It's been over fifteen years since Dad died, and I still have not drank though all my Inheritance Liquor. (Dave hasn't sold his Inheritance Porn, either.) I keep trying though. I think Marcia and Libby helped with the Whiskey, Sherry, Kahlua, and Creme de Cacao. No one is drinking the Anisette.
It seems Girl's Night Out is often at my house. This may be because Gary's mid-life drum set is in the middle of the great room. (I still think if everyone takes a cymbal or a pedal or individual drum the six or so of us could get the thing rocking like Gary does.)

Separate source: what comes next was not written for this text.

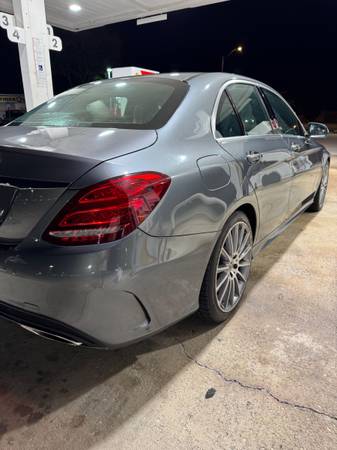 2018 Mercedes Benz C300 - $15,500 (Miami)63479900929923124
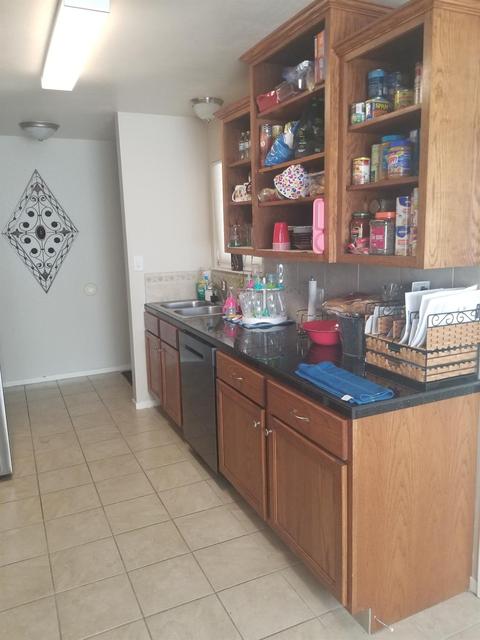 2036 Esther, Modesto, CA 95350 photo 4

Usually the attendees are Marcia, Libby, Catherine, Caroline, Gracquel, Lisa, and Holly. In case you are wondering, Gracquel has what she calls a "made up black name" - her parents Grace and Samuel combined their names. It came up two GNO's ago that Gracquel is the first African American to visit my house. (My protests that I went on a date with a black guy in high school didn't trump this blatant evidence of prejudice on my part.) Then, after abusing me for some time, my friends turned Girl's Night Out into Ask the African-American Night. Black Awareness Roundtable. We peppered Gracquel with questions like "Has anyone ever called you a name?" "Are black men really bigger?" "What did you think about the OJ case?" Gracquel answered all our questions in a very good-natured way. At some point she got on her feet and answered them as she wandered around the house stuffing the silverware and remotes in her pockets.

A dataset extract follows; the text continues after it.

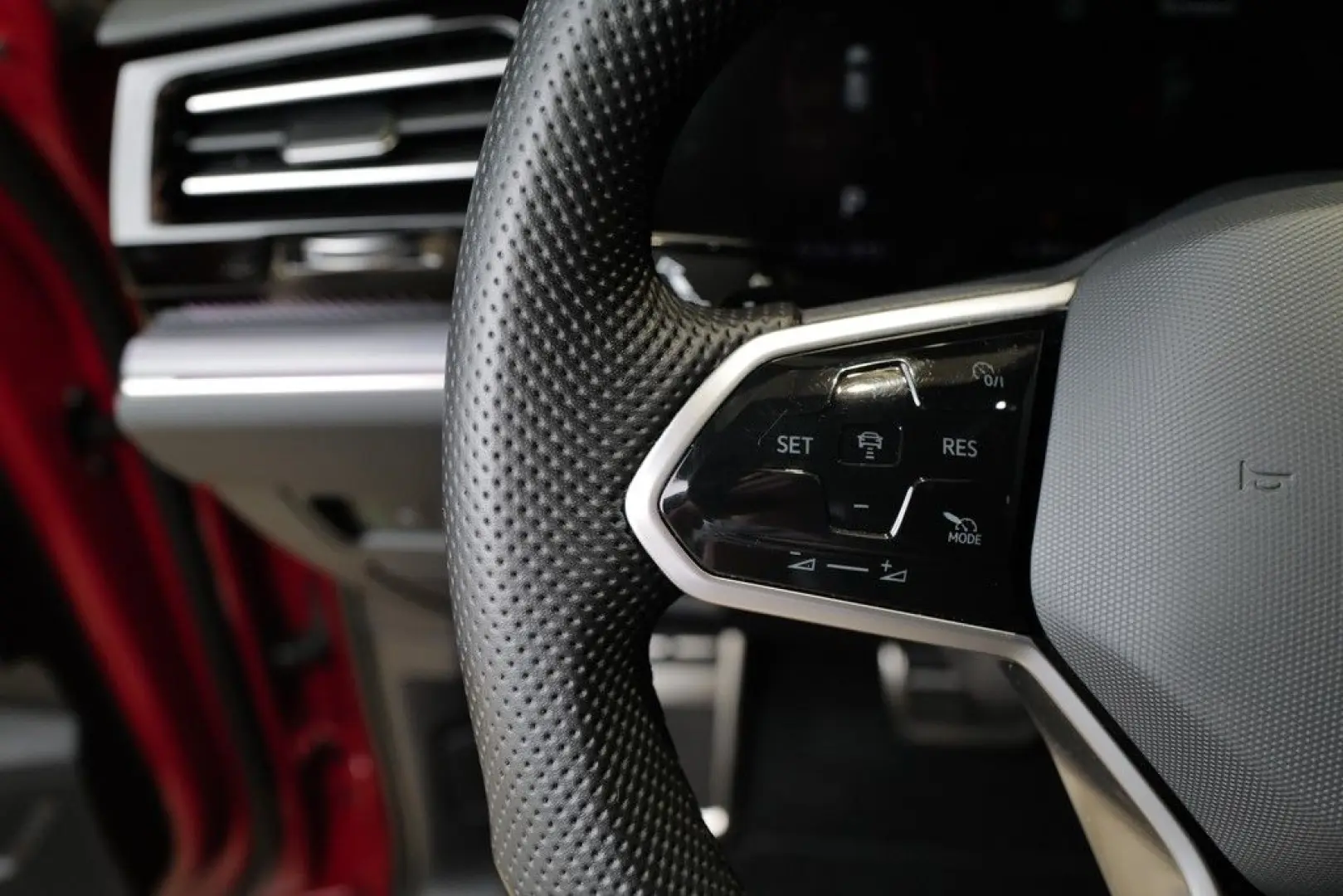 Touareg 3.0TDI R-Line Pano Dynaudio StdHz AHK Ke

I demanded that the next GNO be Girl's Sabbath Out and devoted to putting Marcia on the spot for being Jewish. We had Challah bread, Mogen David wine, and Marcia the Jew du jour brought the kosher hot dogs. Of course, we had to circumcise them. We danced the hora to the alcohol/Judaism mixed CD I'd made. (The process of finding rocking songs about Judaism was challenging. However, I did find a lively version of "Hava Nagila" by Smart Alec, and NOFX has a song called "The Brews." Sadly, Steven Page's recommendation of "Brass Monkey" came in too late, but I was proud my research had taught me the Beastie Boys are Jewish.)
We peppered Marcia with questions like "How many people have to be in the hora before you can do it without getting dizzy and falling down? Is it because we are so drunk?"
I am a little miffed - evidently the prophet Elijah did not feel comfortable at my house and refused both the wine and the Cosmo I made for him. Libby did credit him with blowing a door open. Perhaps it was the drunk girl conversation that offended him.